A key concern is sustainability. There is currently no mechanism tying the foundation amount to inflation, meaning the formula could once again fall behind rising costs if the legislature does not act. Education advocates are calling on lawmakers to index the per-student amount to inflation when the General Assembly reconvenes, to prevent another multi-year erosion of purchasing power.
The budget also left largely unresolved a mounting crisis in special education funding. Connecticut operates two programs designed to reimburse districts for the added costs of serving students with disabilities: the Excess Cost Grant and the SEED grant. Both are underfunded. The SEED grant gap is especially acute — districts are receiving just 15 cents on the dollar of what the program is supposed to provide.
Under federal and state law, school districts are required to serve every student with a disability regardless of whether the state fully reimburses those costs. When reimbursements fall short, districts absorb the difference — often at the expense of services for the students who need them most. Advocates are pushing for full SEED funding and reform of the Excess Cost Grant to be prioritized in the next legislative session. Separately, policymakers in several states are also weighing school schedule reforms, including later start times, as part of broader student well-being conversations.

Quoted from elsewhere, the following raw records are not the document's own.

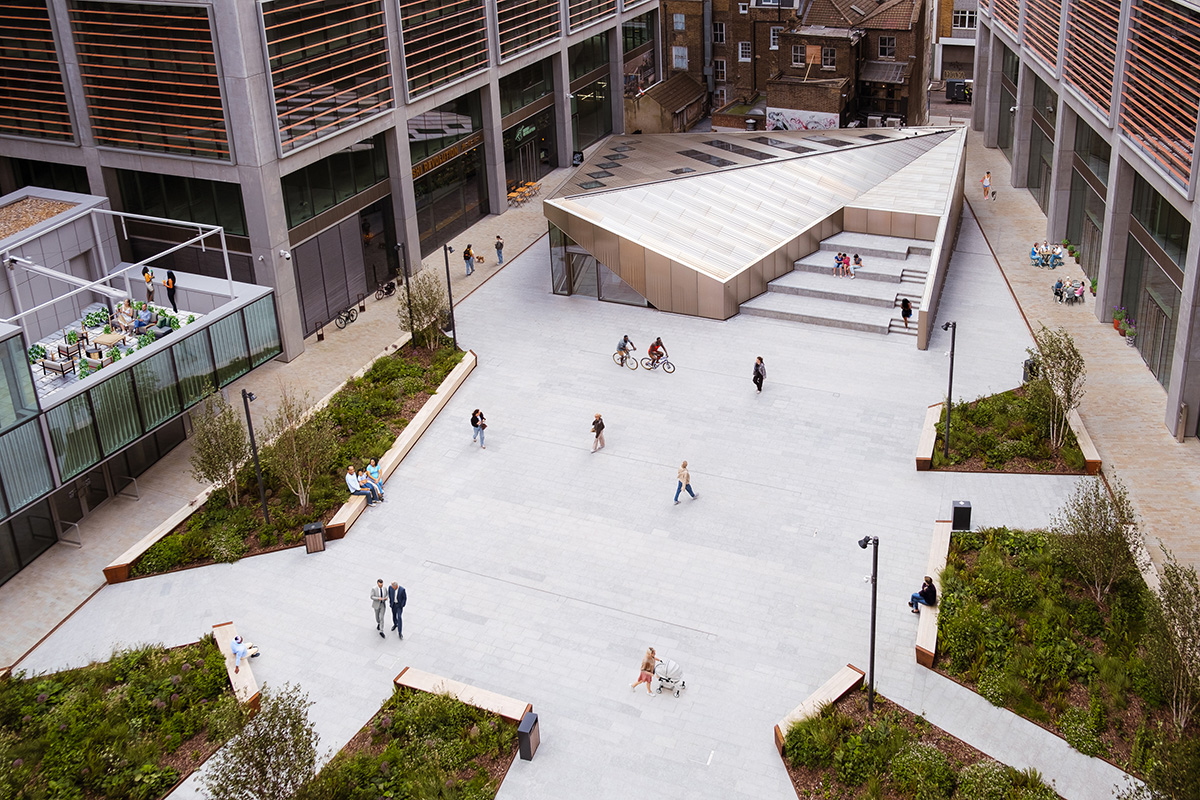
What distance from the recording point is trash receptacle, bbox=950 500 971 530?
2639cm

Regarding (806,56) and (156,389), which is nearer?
(156,389)

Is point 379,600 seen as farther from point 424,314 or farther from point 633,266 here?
point 633,266

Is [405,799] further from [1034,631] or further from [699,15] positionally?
[699,15]

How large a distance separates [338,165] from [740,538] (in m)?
20.9

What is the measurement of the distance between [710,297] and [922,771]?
21.5 metres

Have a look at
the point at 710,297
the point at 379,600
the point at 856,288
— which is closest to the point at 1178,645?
the point at 379,600

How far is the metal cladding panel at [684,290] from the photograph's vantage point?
38688mm

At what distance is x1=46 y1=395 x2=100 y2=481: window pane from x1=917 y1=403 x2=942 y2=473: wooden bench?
2130cm

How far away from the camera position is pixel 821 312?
38750mm

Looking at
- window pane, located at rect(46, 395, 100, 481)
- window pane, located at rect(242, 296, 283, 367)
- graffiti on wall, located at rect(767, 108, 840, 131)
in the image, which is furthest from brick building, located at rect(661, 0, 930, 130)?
window pane, located at rect(46, 395, 100, 481)

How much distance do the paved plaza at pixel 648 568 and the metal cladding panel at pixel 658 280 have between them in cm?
275

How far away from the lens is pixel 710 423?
3269 centimetres

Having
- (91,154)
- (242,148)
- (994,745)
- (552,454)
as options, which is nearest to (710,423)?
(552,454)

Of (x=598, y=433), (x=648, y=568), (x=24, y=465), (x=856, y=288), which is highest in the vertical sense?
(x=24, y=465)
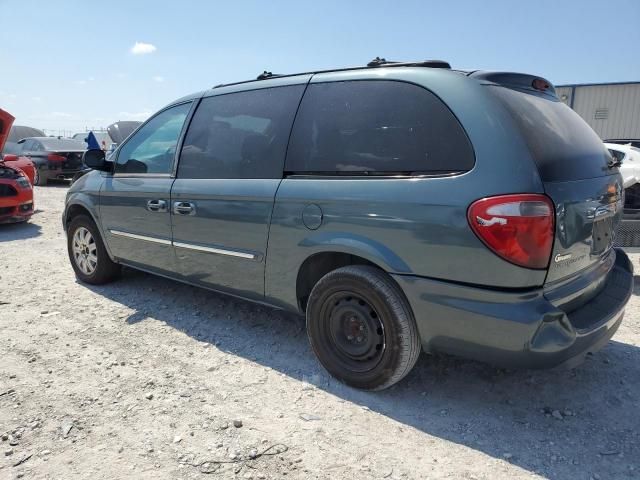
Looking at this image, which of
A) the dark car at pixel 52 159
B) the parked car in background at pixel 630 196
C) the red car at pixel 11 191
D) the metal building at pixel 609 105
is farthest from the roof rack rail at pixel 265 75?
the metal building at pixel 609 105

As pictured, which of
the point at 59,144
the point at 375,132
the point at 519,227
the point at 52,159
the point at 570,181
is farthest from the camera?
the point at 59,144

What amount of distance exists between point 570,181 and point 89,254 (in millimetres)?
4308

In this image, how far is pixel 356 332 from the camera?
2.69 m

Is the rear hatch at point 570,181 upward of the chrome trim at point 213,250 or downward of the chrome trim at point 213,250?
upward

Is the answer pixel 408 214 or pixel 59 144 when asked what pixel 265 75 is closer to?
pixel 408 214

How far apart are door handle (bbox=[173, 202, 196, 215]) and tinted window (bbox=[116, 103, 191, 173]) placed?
0.37 m

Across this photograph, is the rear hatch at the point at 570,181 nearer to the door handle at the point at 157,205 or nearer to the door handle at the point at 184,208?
the door handle at the point at 184,208

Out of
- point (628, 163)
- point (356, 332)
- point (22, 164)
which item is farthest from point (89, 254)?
point (628, 163)

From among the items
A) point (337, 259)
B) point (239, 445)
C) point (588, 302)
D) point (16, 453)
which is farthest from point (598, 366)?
point (16, 453)

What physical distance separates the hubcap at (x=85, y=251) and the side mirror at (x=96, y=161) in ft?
2.39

Teacher Compensation and Retention
Beyond immediate budget relief, the funding increase opens a longer-term conversation about teacher pay structures. Connecticut’s current compensation model does not financially incentivize experienced or highly skilled teachers to work in the state’s most under-resourced schools and communities. Education stakeholders are pointing to innovative pay models that would reward educators serving high-need schools and recognize specialized expertise — changes that could help recruit and retain strong teachers in the places that need them most. School phone policies and other classroom environment issues are also part of the broader policy conversation around improving educational conditions statewide.
What’s Next
The immediate priority for education advocates is ensuring the one-time funding and permanent ECS increase translate into concrete improvements at the district level — restored programs, competitive salaries, and filled vacancies. Looking ahead to the next legislative session, the General Assembly will face calls to pass inflation indexing for the foundation amount, fully fund the SEED grant, and reform the Excess Cost Grant. Whether Connecticut builds on this year’s gains or allows the formula to stagnate again will depend on whether lawmakers treat this budget as a floor rather than a ceiling.